═════ Input ═════

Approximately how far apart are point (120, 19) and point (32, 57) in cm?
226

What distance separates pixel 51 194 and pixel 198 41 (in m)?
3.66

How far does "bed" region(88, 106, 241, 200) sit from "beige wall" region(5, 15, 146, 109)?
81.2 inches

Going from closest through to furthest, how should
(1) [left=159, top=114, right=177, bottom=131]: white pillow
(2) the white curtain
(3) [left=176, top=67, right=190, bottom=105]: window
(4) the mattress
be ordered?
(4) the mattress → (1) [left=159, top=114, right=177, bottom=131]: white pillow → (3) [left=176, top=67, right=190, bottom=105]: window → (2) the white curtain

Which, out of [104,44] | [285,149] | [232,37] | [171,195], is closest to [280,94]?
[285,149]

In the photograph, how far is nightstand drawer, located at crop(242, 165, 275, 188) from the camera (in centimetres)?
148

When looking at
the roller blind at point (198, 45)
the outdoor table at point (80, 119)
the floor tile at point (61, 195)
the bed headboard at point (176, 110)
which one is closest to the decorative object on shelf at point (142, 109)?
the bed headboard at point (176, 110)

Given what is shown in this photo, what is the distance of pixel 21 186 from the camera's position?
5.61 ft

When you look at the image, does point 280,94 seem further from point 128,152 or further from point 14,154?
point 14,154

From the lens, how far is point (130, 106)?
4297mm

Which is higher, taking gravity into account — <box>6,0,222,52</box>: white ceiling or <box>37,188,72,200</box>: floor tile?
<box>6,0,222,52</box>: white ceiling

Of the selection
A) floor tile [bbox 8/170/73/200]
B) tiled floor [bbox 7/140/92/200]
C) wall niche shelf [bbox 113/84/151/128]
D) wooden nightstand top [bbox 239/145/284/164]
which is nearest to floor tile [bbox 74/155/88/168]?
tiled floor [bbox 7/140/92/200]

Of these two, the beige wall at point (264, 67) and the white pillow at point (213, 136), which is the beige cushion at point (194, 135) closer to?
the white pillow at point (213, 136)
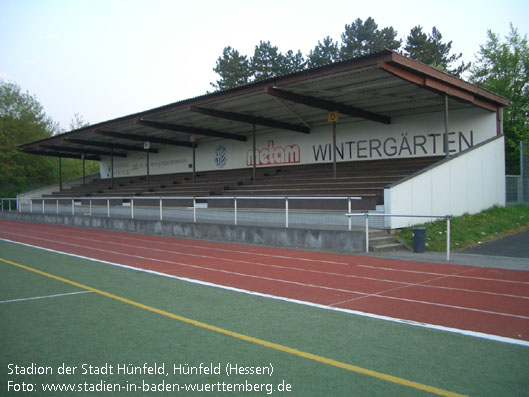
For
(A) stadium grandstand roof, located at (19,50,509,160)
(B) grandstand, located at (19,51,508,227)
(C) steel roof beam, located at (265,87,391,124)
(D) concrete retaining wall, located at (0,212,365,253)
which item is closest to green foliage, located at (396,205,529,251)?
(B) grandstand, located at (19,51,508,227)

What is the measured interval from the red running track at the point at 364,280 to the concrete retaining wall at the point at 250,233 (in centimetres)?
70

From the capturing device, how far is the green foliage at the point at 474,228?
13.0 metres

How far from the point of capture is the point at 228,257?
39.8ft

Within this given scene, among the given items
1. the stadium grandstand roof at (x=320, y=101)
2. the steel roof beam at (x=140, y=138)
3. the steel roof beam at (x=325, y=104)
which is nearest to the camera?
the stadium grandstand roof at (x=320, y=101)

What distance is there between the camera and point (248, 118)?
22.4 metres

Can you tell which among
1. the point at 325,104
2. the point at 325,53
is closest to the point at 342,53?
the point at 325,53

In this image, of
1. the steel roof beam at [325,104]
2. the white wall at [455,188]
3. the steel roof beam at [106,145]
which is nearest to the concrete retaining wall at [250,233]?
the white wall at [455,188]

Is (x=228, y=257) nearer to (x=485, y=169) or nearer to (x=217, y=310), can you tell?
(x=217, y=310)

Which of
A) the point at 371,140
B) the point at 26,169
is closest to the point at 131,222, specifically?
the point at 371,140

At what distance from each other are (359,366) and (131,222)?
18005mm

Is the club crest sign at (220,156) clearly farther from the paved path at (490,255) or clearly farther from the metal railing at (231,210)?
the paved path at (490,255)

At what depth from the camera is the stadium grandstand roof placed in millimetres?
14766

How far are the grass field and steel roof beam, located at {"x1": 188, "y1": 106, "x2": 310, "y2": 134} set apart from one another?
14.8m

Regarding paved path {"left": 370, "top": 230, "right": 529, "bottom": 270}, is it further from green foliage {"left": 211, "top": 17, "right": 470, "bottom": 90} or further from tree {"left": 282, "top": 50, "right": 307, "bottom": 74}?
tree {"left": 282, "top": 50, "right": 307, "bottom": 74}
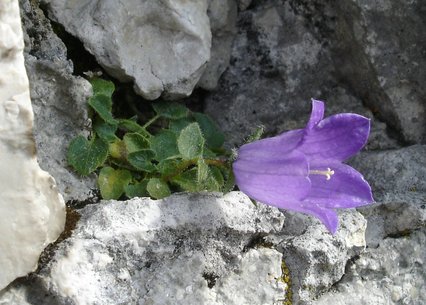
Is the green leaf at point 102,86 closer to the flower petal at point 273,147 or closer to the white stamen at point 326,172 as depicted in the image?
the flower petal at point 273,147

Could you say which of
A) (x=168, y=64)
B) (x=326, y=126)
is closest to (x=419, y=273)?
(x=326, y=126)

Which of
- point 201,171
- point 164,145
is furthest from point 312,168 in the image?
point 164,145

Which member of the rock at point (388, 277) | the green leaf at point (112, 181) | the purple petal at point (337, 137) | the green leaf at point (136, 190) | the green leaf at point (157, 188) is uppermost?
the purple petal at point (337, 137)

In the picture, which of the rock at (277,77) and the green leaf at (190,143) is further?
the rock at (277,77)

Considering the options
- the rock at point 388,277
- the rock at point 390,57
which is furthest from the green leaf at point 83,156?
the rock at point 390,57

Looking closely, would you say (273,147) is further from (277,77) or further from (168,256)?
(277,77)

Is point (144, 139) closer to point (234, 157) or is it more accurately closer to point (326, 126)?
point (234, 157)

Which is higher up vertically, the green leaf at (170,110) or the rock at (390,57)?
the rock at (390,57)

═════

* _Directions for this task_:
Copy out all the entries above word for word, without the pictures.

* _Reply to the task_:
Approximately how far apart are point (120, 19) and point (32, 57) in cm?
226

What distance separates pixel 51 194 and pixel 198 41 (in m)?
3.66

How far does "bed" region(88, 106, 241, 200) sit from "beige wall" region(5, 15, 146, 109)?
81.2 inches

Going from closest through to furthest, how should
(1) [left=159, top=114, right=177, bottom=131]: white pillow
(2) the white curtain
(3) [left=176, top=67, right=190, bottom=105]: window
(4) the mattress
be ordered?
(4) the mattress → (1) [left=159, top=114, right=177, bottom=131]: white pillow → (3) [left=176, top=67, right=190, bottom=105]: window → (2) the white curtain

Which, out of [104,44] | [285,149] | [232,37] | [171,195], is closest to [280,94]?
[285,149]

In the photograph, how far is nightstand drawer, located at crop(242, 165, 275, 188) from the camera (in centimetres)?
148

When looking at
the roller blind at point (198, 45)
the outdoor table at point (80, 119)
the floor tile at point (61, 195)
the bed headboard at point (176, 110)
which one is closest to the decorative object on shelf at point (142, 109)?
the bed headboard at point (176, 110)

Given what is shown in this photo, what is the distance of pixel 21 186 from the camera's position?
5.61 ft

When you look at the image, does point 280,94 seem further from point 128,152 or further from point 14,154?
point 14,154

From the lens, how far is point (130, 106)?
4297mm

Which is higher, taking gravity into account — <box>6,0,222,52</box>: white ceiling or <box>37,188,72,200</box>: floor tile?
<box>6,0,222,52</box>: white ceiling

Of the selection
A) floor tile [bbox 8/170/73/200]
B) tiled floor [bbox 7/140/92/200]
C) wall niche shelf [bbox 113/84/151/128]
D) wooden nightstand top [bbox 239/145/284/164]
which is nearest to floor tile [bbox 74/155/88/168]?
tiled floor [bbox 7/140/92/200]

Of these two, the beige wall at point (264, 67) and the white pillow at point (213, 136), which is the beige cushion at point (194, 135) closer to?
the white pillow at point (213, 136)
For
(A) stadium grandstand roof, located at (19,50,509,160)
(B) grandstand, located at (19,51,508,227)
(C) steel roof beam, located at (265,87,391,124)
(D) concrete retaining wall, located at (0,212,365,253)
which item is closest to green foliage, located at (396,205,529,251)?
(B) grandstand, located at (19,51,508,227)

What is the measured interval from the red running track at the point at 364,280 to the concrete retaining wall at the point at 250,233 (in centimetres)?
70

From the capturing device, how far is the green foliage at the point at 474,228?
13.0 metres

How far from the point of capture is the point at 228,257?
39.8ft

Within this given scene, among the given items
1. the stadium grandstand roof at (x=320, y=101)
2. the steel roof beam at (x=140, y=138)
3. the steel roof beam at (x=325, y=104)
which is nearest to the camera?
the stadium grandstand roof at (x=320, y=101)

What distance is there between the camera and point (248, 118)?
22.4 metres

Can you tell which among
1. the point at 325,104
2. the point at 325,53
is closest to the point at 342,53?
the point at 325,53

In this image, of
1. the steel roof beam at [325,104]
2. the white wall at [455,188]
3. the steel roof beam at [106,145]
which is nearest to the concrete retaining wall at [250,233]?
the white wall at [455,188]

Is (x=228, y=257) nearer to (x=485, y=169) or nearer to (x=217, y=310), can you tell?
(x=217, y=310)

Which of
A) the point at 371,140
B) the point at 26,169
is closest to the point at 131,222, specifically?
the point at 371,140

At what distance from each other are (359,366) and (131,222)?
18005mm

Is the club crest sign at (220,156) clearly farther from the paved path at (490,255) or clearly farther from the metal railing at (231,210)?
the paved path at (490,255)

At what depth from the camera is the stadium grandstand roof placed in millimetres?
14766

How far are the grass field and steel roof beam, located at {"x1": 188, "y1": 106, "x2": 310, "y2": 134} set apart from one another?
14.8m

Regarding paved path {"left": 370, "top": 230, "right": 529, "bottom": 270}, is it further from green foliage {"left": 211, "top": 17, "right": 470, "bottom": 90} or further from tree {"left": 282, "top": 50, "right": 307, "bottom": 74}?
tree {"left": 282, "top": 50, "right": 307, "bottom": 74}
Is the green leaf at point 102,86 closer to the flower petal at point 273,147 or closer to the white stamen at point 326,172 as depicted in the image?
the flower petal at point 273,147

Could you say which of
A) (x=168, y=64)
B) (x=326, y=126)
is closest to (x=419, y=273)?
(x=326, y=126)

Which of
- point 201,171
- point 164,145
is furthest from point 312,168 in the image?
point 164,145

Which member of the rock at point (388, 277) | the green leaf at point (112, 181) | the purple petal at point (337, 137) | the green leaf at point (136, 190) | the green leaf at point (157, 188) is uppermost?
the purple petal at point (337, 137)

In the picture, which of the rock at (277,77) and the green leaf at (190,143) is further?
the rock at (277,77)

Considering the options
- the rock at point 388,277
- the rock at point 390,57
which is furthest from the green leaf at point 83,156?
the rock at point 390,57

Looking closely, would you say (273,147) is further from (277,77) or further from (168,256)?
(277,77)

Is point (144, 139) closer to point (234, 157) or is it more accurately closer to point (326, 126)?
point (234, 157)

Which is higher up vertically, the green leaf at (170,110) or the rock at (390,57)?
the rock at (390,57)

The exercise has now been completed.